• [SUPPLIED DATA]:

──────────

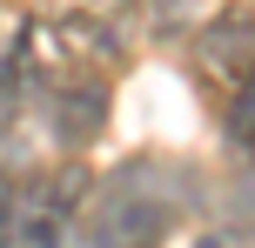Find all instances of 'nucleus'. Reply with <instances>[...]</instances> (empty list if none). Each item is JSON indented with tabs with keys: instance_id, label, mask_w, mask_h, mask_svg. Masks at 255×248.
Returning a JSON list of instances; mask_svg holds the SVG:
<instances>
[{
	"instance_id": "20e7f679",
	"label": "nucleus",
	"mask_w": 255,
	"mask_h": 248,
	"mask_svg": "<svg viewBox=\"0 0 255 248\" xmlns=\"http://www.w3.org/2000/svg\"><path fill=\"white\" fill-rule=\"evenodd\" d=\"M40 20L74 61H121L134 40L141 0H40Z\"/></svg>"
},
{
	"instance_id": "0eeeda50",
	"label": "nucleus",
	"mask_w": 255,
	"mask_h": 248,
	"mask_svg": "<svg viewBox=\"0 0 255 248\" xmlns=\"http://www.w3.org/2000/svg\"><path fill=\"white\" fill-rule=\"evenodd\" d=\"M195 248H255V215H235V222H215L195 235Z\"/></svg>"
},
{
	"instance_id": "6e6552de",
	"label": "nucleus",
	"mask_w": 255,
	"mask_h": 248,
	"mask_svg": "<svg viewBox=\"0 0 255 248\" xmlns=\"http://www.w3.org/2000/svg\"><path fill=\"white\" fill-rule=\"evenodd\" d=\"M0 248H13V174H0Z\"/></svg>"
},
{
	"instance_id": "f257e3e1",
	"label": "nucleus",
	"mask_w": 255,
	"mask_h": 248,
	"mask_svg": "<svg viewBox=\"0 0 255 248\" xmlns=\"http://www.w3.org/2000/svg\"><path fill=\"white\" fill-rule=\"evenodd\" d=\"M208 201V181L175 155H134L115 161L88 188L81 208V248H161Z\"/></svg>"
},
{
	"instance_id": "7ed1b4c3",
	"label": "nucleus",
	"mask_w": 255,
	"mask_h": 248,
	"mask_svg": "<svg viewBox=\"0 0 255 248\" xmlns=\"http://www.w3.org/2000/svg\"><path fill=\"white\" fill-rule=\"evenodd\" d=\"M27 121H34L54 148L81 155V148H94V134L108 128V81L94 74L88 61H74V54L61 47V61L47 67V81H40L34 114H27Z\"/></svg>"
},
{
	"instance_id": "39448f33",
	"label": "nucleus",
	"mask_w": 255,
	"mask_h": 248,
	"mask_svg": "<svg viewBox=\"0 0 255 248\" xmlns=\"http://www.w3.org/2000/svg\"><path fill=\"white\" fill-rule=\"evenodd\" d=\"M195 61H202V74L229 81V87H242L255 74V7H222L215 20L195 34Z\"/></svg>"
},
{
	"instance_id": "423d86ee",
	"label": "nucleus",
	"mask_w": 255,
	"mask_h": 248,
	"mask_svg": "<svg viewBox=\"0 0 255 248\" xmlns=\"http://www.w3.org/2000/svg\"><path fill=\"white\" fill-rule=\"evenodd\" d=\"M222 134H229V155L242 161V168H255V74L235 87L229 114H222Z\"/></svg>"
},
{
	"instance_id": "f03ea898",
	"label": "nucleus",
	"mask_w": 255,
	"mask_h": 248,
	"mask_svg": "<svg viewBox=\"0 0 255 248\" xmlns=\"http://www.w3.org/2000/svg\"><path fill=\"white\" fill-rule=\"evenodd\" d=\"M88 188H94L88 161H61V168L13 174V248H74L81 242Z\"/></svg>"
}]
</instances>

──────────

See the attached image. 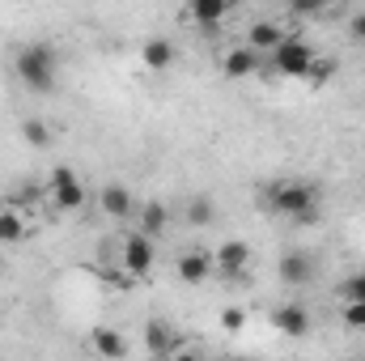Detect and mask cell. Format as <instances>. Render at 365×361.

──────────

• [AIM OF THE TASK]: Please copy out, word for word, the records between the lines holding "Find all instances" and "Returning a JSON", inclusive. Leave the pictures out of your answer.

• [PROBLEM SOLUTION]:
Find all instances of 'nucleus'. Reply with <instances>[...]</instances> (empty list if none). Each item is JSON indented with tabs with keys: instance_id, label, mask_w, mask_h, mask_svg. Masks at 255×248.
Returning a JSON list of instances; mask_svg holds the SVG:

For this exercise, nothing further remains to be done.